▶ [Given instruction 1] Translate this sentence from the technology-detox study plan below into Spanish: "Provide participants with physical notebooks to manually record their daily activities and feelings during the detox."
▶ [Given instruction 2] Carry on the technology-detox study plan below, starting right after its final sentence.

▶ [Source]
This study explores how life changes when people give up modern technology, especially digital devices like smartphones and computers. The aim is to understand how this affects well-being, productivity, and social interactions. By examining how people adapt without technology, we can gain insights into its impact on daily life.

### Data Collection Strategy:

To answer this question, both **subjective** (self-reported) and **objective** (observational) data are needed. Participants will abstain from technology for a specific period (e.g., 1-4 weeks), and data will be collected on how this affects their routine, mental state, and social interactions.

#### 1. **Mental and Emotional Well-being Data**
   - **Variables**: Participants report their mental health, stress, and mood.
   - **Tool**: Daily or weekly surveys (via an app before and after the detox, or manually during the detox).
   - **Frequency**: Daily or weekly.
   - **Sample Size**: 100-200 participants for 1 month.
   - **Amount**: 4,000 entries (100 participants x 30 days).

#### 2. **Productivity and Daily Activities Data**
   - **Variables**: Time spent on activities like work, hobbies, or face-to-face interactions.
   - **Tool**: Activity logs (written during the detox, or digital before and after).
   - **Frequency**: Daily.
   - **Sample Size**: Same as above.
   - **Amount**: 3,000 entries.

#### 3. **Social Interaction Data**
   - **Variables**: Type and frequency of social interactions (e.g., phone calls, in-person meetings).
   - **Tool**: Weekly logs to track the quality and quantity of social interactions.
   - **Frequency**: Weekly.
   - **Sample Size**: Same as above.
   - **Amount**: 400 entries.

#### 4. **Physiological Data (optional)**
   - **Variables**: Sleep quality, heart rate variability, and physical activity.
   - **Tool**: Wearables like smartwatches (optional).
   - **Sample Size**: A subset of 50-100 participants.

---

### Steps for Collecting and Saving Data:

#### **Step 1: Recruit Participants**
- Recruit a diverse group of participants who are willing to give up technology for a set period. This group should include individuals from different age groups, work backgrounds (e.g., remote workers, students), and lifestyles.

#### **Step 2: Set Up the Data Collection Platform**
- Use Google Forms or paper-based surveys to collect data on well-being, activities, and social interactions before and after the detox.
- Provide participants with physical notebooks to manually record their daily activities and feelings during the detox.

▶ [Listed entries]
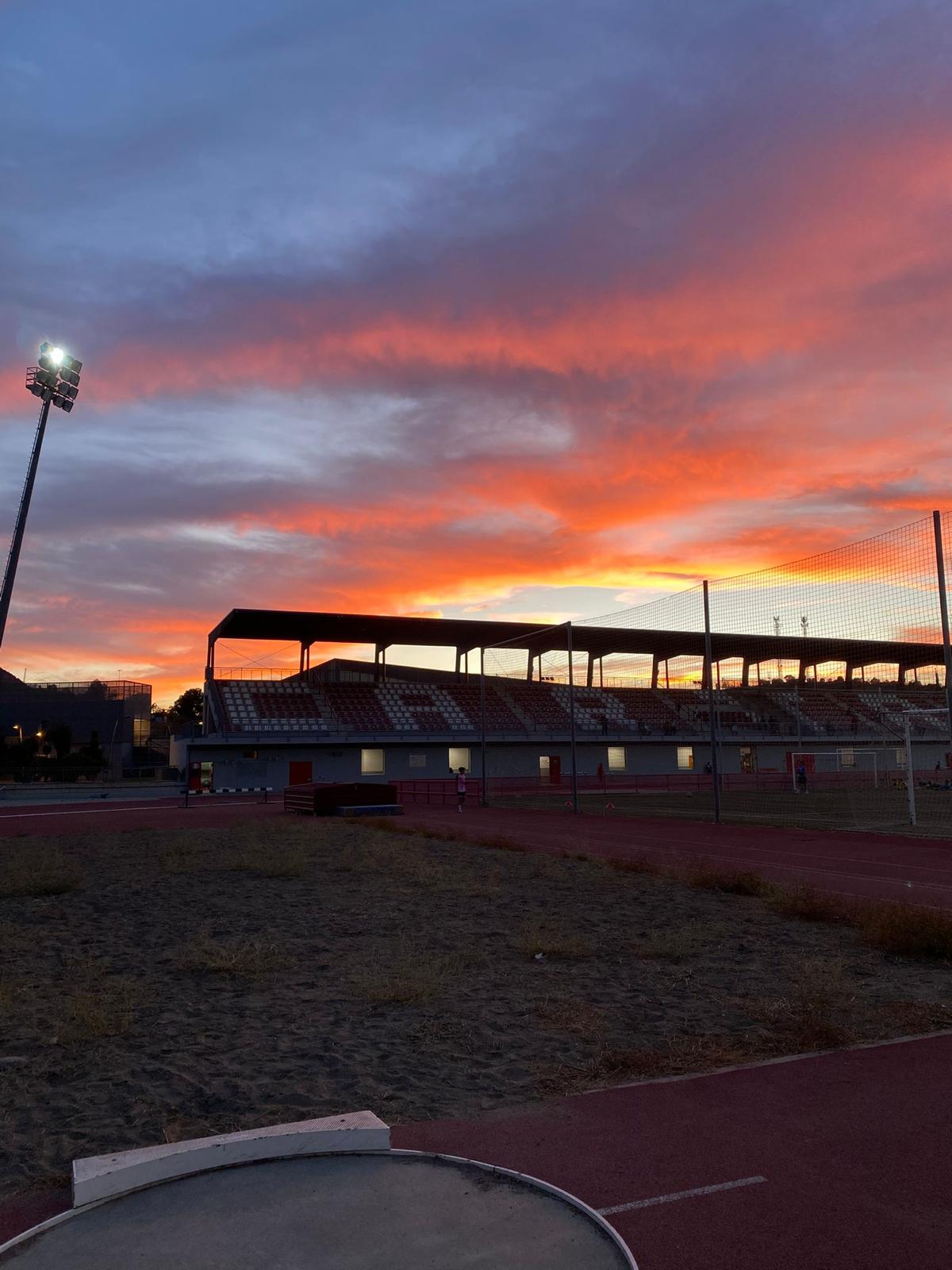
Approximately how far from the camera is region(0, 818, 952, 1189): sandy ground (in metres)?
5.50

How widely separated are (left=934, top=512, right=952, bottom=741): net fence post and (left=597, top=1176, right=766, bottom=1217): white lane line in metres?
15.8

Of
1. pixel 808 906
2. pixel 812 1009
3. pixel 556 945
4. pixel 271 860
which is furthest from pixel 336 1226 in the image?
pixel 271 860

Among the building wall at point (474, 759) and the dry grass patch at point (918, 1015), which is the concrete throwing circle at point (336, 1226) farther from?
the building wall at point (474, 759)

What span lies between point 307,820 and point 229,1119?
83.9 feet

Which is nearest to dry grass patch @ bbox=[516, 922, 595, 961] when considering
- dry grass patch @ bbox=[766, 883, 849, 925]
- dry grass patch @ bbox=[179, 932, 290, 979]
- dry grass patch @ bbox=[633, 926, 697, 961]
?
dry grass patch @ bbox=[633, 926, 697, 961]

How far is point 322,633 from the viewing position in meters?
55.3

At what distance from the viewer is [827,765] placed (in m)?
50.3

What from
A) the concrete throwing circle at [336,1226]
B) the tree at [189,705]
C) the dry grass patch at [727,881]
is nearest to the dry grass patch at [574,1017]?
the concrete throwing circle at [336,1226]

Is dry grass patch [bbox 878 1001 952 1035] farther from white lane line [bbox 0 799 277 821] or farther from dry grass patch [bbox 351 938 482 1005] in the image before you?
white lane line [bbox 0 799 277 821]

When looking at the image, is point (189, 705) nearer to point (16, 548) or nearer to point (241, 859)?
point (16, 548)

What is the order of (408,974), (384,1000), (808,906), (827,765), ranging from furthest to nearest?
(827,765), (808,906), (408,974), (384,1000)

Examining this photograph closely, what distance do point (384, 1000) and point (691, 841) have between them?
1608 cm

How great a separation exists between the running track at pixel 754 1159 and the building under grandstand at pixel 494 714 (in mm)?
42179

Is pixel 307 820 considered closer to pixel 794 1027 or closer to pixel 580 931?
pixel 580 931
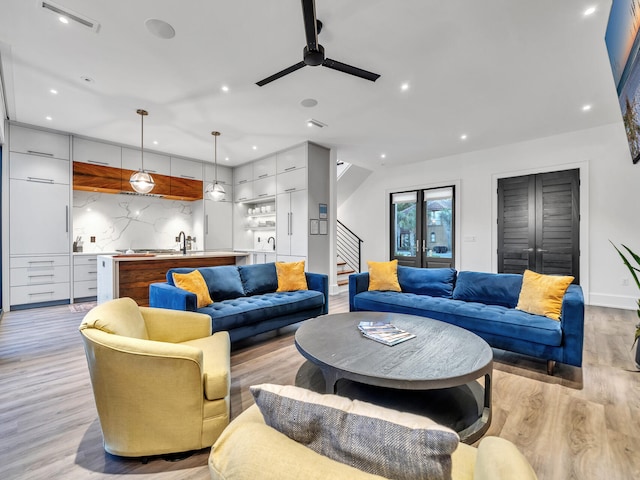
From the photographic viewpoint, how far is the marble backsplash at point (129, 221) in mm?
5699

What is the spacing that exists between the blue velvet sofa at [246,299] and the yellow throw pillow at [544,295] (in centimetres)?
216

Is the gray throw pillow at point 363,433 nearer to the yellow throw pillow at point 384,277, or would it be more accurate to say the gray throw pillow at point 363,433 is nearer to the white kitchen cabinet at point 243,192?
the yellow throw pillow at point 384,277

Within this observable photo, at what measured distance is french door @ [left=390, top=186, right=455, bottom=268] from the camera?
656 cm

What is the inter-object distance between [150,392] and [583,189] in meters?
6.45

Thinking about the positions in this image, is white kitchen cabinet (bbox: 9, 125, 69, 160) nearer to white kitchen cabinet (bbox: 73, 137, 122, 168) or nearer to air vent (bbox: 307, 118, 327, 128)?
white kitchen cabinet (bbox: 73, 137, 122, 168)

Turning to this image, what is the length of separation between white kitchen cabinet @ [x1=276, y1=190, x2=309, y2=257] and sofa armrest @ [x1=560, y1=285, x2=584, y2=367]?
392cm

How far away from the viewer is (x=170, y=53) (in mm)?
2910

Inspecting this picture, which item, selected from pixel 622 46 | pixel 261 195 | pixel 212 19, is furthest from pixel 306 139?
pixel 622 46

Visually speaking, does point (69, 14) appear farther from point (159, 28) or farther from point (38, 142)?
point (38, 142)

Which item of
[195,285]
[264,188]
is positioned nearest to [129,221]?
[264,188]

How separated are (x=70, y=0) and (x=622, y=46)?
4.05 m

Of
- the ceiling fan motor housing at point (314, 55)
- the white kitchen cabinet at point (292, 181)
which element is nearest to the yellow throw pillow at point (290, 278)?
the white kitchen cabinet at point (292, 181)

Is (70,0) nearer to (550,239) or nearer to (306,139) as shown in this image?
(306,139)

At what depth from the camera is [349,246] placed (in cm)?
830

▶ [Right answer 1] Proporcione a los participantes cuadernos físicos para que registren a mano sus actividades diarias y sus sentimientos durante la desintoxicación.

▶ [Right answer 2]
#### **Step 3: Collect Pre-Detox Baseline Data**
- Before the detox begins, collect baseline data on participants’ current technology use (screen time, social media hours, etc.), mental health, and productivity.

#### **Step 4: Collect Data During the Detox**
- Participants abstain from technology for 1-4 weeks. During this period, they will record their daily activities, feelings, and social interactions manually.
- Collect daily logs, with participants noting changes in their routine, stress levels, and emotional state.

#### **Step 5: Post-Detox Data Collection**
- After the detox, participants will resume using the digital tools to submit final surveys reflecting on their experiences and changes in well-being and productivity.

#### **Step 6: Manage Data Storage and Backup**
- Store the data securely in a cloud-based storage solution (e.g., Google Cloud).
- Perform regular backups and check the quality of the collected data to ensure completeness.

#### **Step 7: Data Security and Anonymization**
- De-identify all data by assigning participants unique codes to protect their privacy.
- Ensure compliance with data protection regulations like GDPR.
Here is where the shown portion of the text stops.